→ SELECTED EXTRACT:
# need help putting 55g tank together.



## klimarov (May 12, 2015)

Hello Guys,

I need some help putting 55g tank together in a way of fish compatibility. i have some fish right now which i can and will re-home to my father's new tank with that i will make it free for perfect set up. The only unchanged condition is that i will keep there a dragon goby, just one, so that means a brackish water with medium sandy substrate, rocks and 7.8-8.0 ph level.

I want to add cichlids there, as they are most the interesting fish in my opinion after dragon goby. Also to mention i want a "beautiful" tank set up, that mean no breeding, fish just living to it's fullest happiness and potential.

here is list of Cichlids i'm most interested in:

Duboisi
Red Zebra
Dog tooth
venestus
kenyi
maingano
yellow lab
daffodil
lemon
livingstoni
tropheus

I want to have very colorful tank, many different colors, just to throw a presumable compilation: Duboisi, Red Zebra/yellow lab, Venestus, Dog tooth/Kenyi, daffodil, tropheus, maingano. I put it together out of no where just looking at colors as it's my main Idea, to have most colorful tank. Please let me know what combination you would suggest and that are compatible.


----------



## DJRansome (Oct 29, 2005)

These are not brackish fish. Venustus and livingstonii are better in a 72" tank. Kenyi and maingano are too aggressive for 48x12.

I have tried mixing Malawi and Tanganyikans before with the result of fish hiding or frozen in fear. The leleupi looked like they were covered in soot. I did not find my fish lived to their fullest happiness potential with this mix.

Part of how I formed this opinion is I previously kept the Tangs in a community tank where they DID seem to live to their fullest happiness and potential.


----------



## klimarov (May 12, 2015)

so what can i keep with goby that is playful and colorful if cichlids don't work?


----------



## DJRansome (Oct 29, 2005)

I'm moving this to General Aquaria for other brackish suggestions.


----------



## klimarov (May 12, 2015)

thank you


----------



## DJRansome (Oct 29, 2005)

I was curious myself so I Googled it and found this:


> A highly territorial, solitary fish that should be kept in a species tank. If not kept in brackish water (1.005 to 1.010sg) , you will have continuous problems with these guys and they wont live very long. Feed them a mixed diet consisting of frozen and freeze-dried foods. In nature this species is an opportunistic scavenger and feeds on small organisms in the substrate, by sifting mud in its mouth. The Dragon Goby has Teeth, and should be fed crunchy foods at time, like snails, in order to keep his teeth from growing too long, which will result in not eating and death.

→ TASK BRIEF: Continue the forum thread about stocking a 55-gallon tank around a dragon goby, picking up right after its final sentence.

→ DATA EXTRACT:
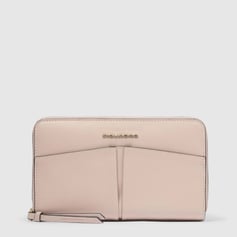 Портмоне Piquadro ASHLEY (W134) Pink PD1515W134R_RO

→ SOLVED PROBLEM:
> 
> If kept in a community setting, They can be picked on by more aggressive tank mates. They love to stay hidden, especially from the aggressor. He will get aggressive in order to defend himself, but it will take a lot bullying for this to happen. Good tankmates include other brackish water fish species such as larger Livebearers, Scats and Monos. The tank should have a substrate of fine gravel or preferably, sand. Because this fish likes to bury itself, sharp rocks can injure the fish. Provide hiding places with smooth rocks, bogwood, roots, caves, tubes, and tunnels. Leave large open areas for foraging. The Dragon Goby has Modified ventral fins allow them to cling to the glass, if they choose too. If you find your DG is hiding too much and you would like to see him, you can trick him by place a slab of rock leaning on the front wall, and he will "hide" and be in your view.


----------



## klimarov (May 12, 2015)

thank you, i guess cichlids wont do well with it. i have tank set up exactly for goby. however never heard they were aggressive. mostly mild and hiding.


----------



## james1983 (Dec 23, 2007)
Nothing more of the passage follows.